Mężczyzna, który zaatakował "Piwko nie można" na Clout MMA 5?

Jak wiadomo, karta walk Clout MMA 5 nie jest jeszcze pełna, a casting na przeciwnika "Piwko nie można" wciąż trwa. Wśród wymogów zostania jego rywalem znajduje się pełnoletniość oraz masa ciała do 55 kilogramów, oraz brak przeciwwskazań do walki. Na TikToku do tej roli zaczynają się zgłaszać chętni. Jeden z nich to kolega oprawcy z nagrania, dzięki któremu taksówkarz stał się popularny.

Co ciekawe, już na początku nagrania do auta, w którym pretendent nagrywał, pojawił się oprawca "Piwko nie można". Cała wypowiedź w filmiku zgłoszeniowym brzmiała następująco:

U mnie można wszystko. Piwko, ten gość dał Ci rozgłos, a ten Ci go zabierze. Zwykła złotówo, wiem o Tobie więcej, niż myślisz. Zapnij pasy, bo na konferencji poruszymy kilka ważnych kwestii. Marcin będzie u mnie w narożniku, a my widzimy się w aucie. Szykuj się. Do zobaczenia na gali.

Jak można się domyślać, ludzie są oburzeni faktem, że ci dwaj mężczyźni tak rozpaczliwie próbują żerować na pobitym taksówkarzu.
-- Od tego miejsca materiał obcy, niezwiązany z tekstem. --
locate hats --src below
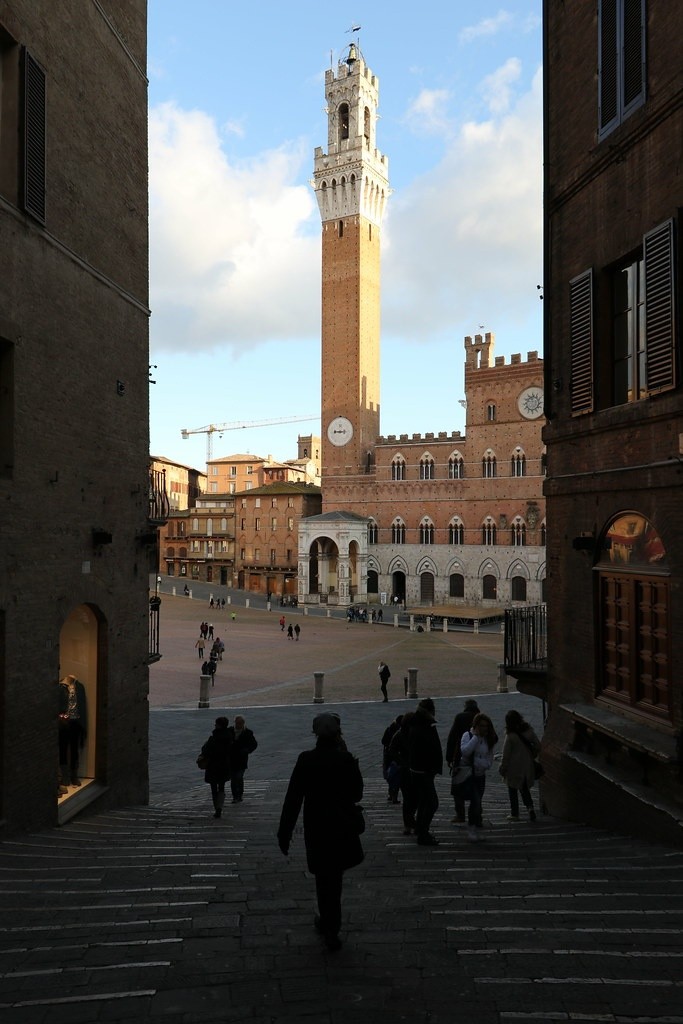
[313,710,341,736]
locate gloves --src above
[278,837,290,855]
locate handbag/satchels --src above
[355,803,366,834]
[534,758,546,780]
[456,773,480,801]
[196,754,205,768]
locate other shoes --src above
[313,917,342,954]
[417,836,439,845]
[451,816,466,822]
[71,778,81,786]
[61,777,70,786]
[387,797,401,804]
[231,797,243,803]
[507,814,518,821]
[213,807,223,818]
[528,809,536,823]
[58,789,68,798]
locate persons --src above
[276,711,364,939]
[266,591,300,642]
[430,612,436,627]
[377,662,389,702]
[184,584,237,687]
[380,698,540,845]
[345,593,404,622]
[203,716,232,819]
[59,675,88,796]
[226,715,258,804]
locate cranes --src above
[181,414,322,493]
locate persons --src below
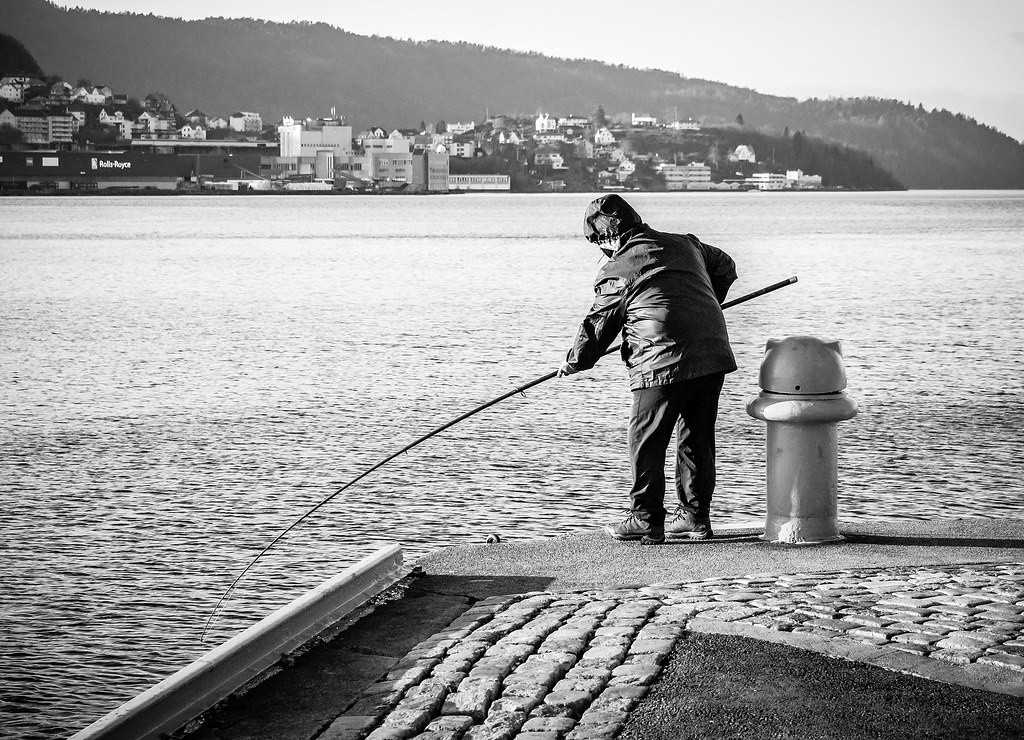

Wielu komentujących jest zażenowanych faktem, że oprawca "Piwko nie można" uważa się za człowieka, który dał mu przysługę, robiąc mu krzywdę. Ponadto według Twitterowiczów waga jego kolegi, to z pewnością więcej, niż 55 kilogramów, więc raczej do tego starcia nie dojdzie.

Komentujący jednak podkreślają, że ta dwójka chciała załatwić sobie nieco rozgłosu, strasząc nowy nabytek Clout możliwością swojej obecności na piątym wydarzeniu.